====== INPUT RECORDS ======
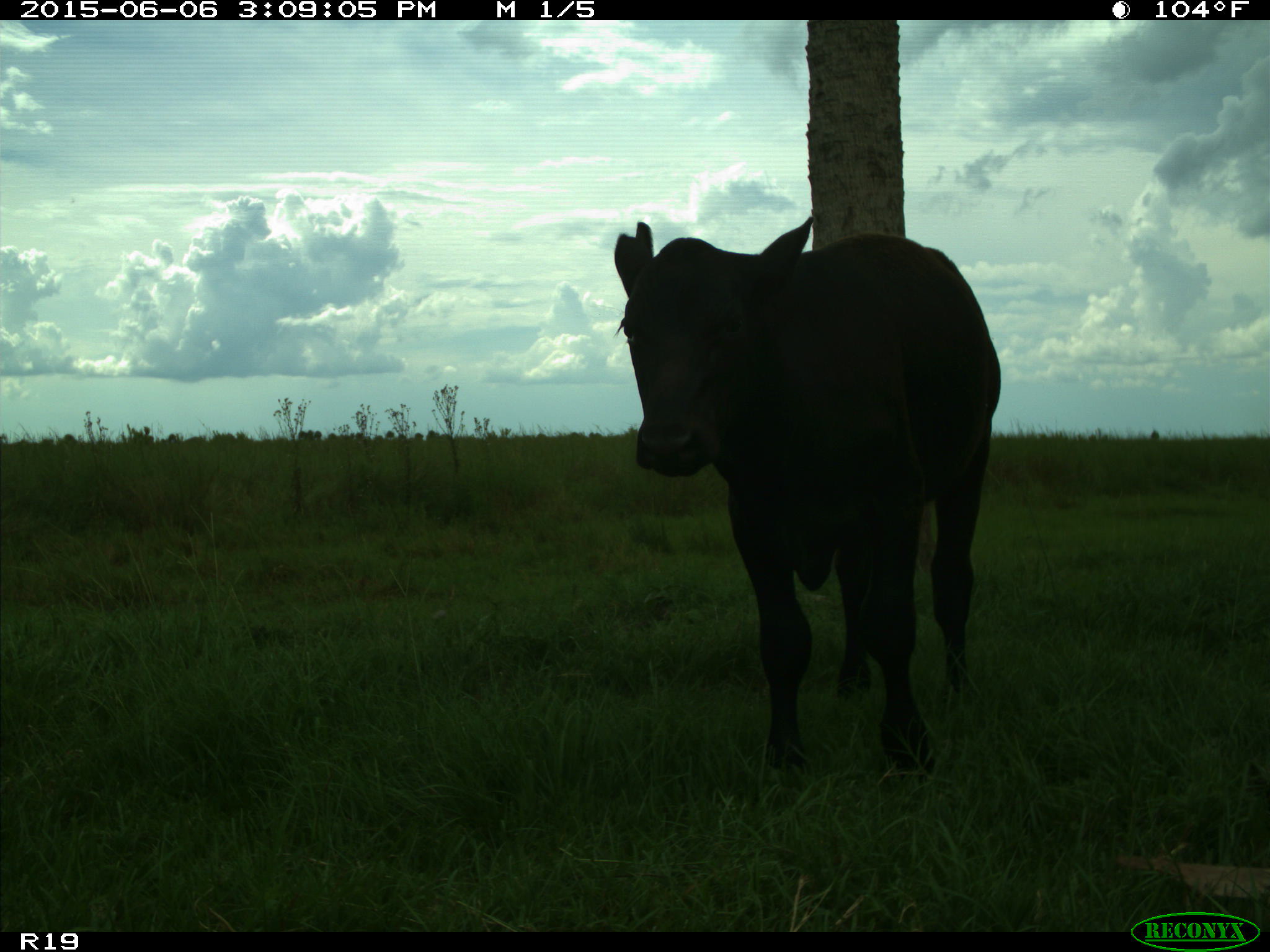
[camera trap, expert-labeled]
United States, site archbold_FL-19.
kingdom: Animalia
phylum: Chordata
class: Mammalia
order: Artiodactyla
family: Bovidae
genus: Bos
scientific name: Bos taurus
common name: domestic cow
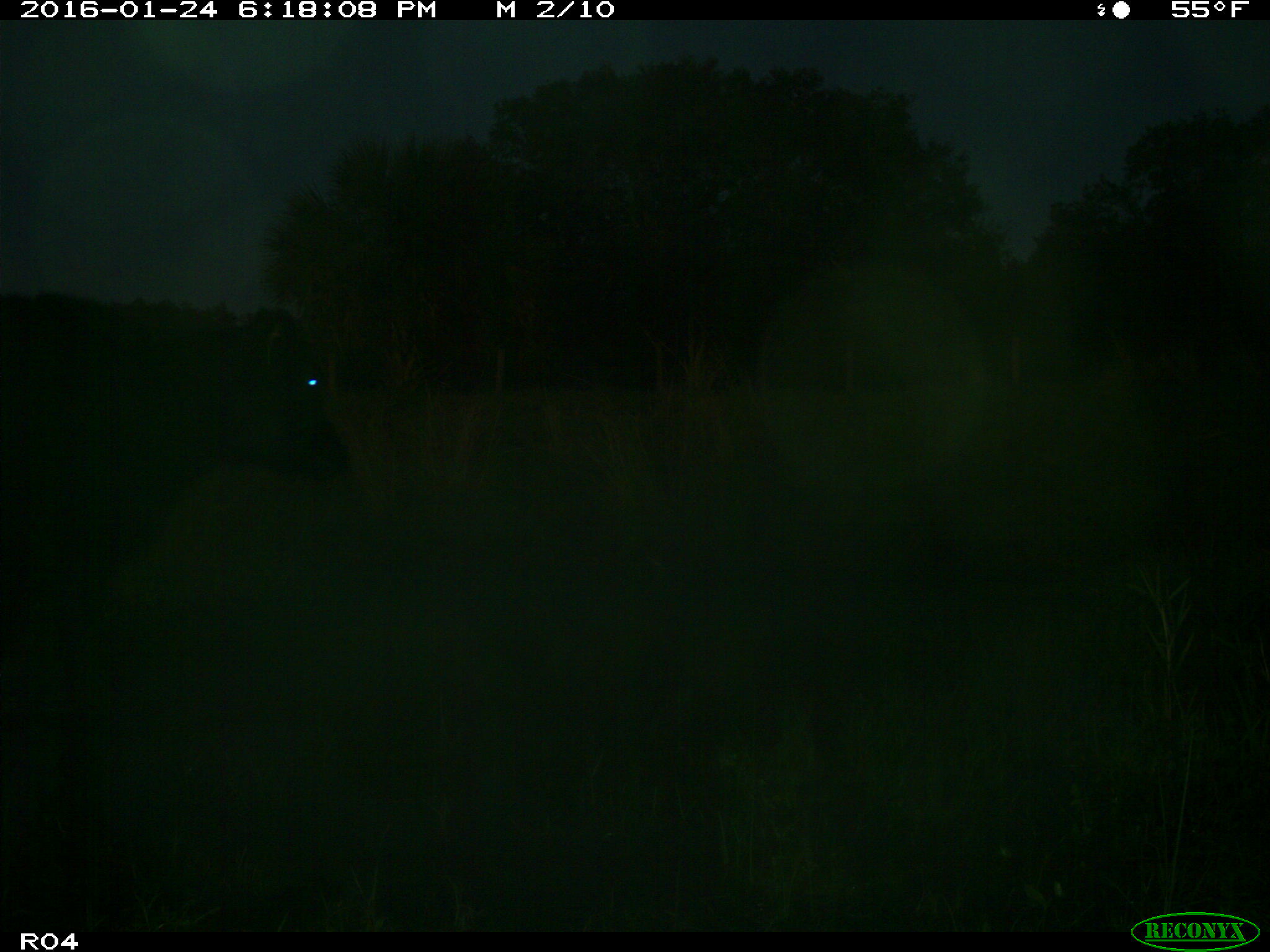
======
• WHAT IS REQUIRED
Copy the line showing "order: Artiodactyla" exactly, along with each line after it through the end of the material above. Pictures stay out.

• SOLUTION FOR THIS TASK
order: Artiodactyla
family: Bovidae
genus: Bos
scientific name: Bos taurus
common name: domestic cow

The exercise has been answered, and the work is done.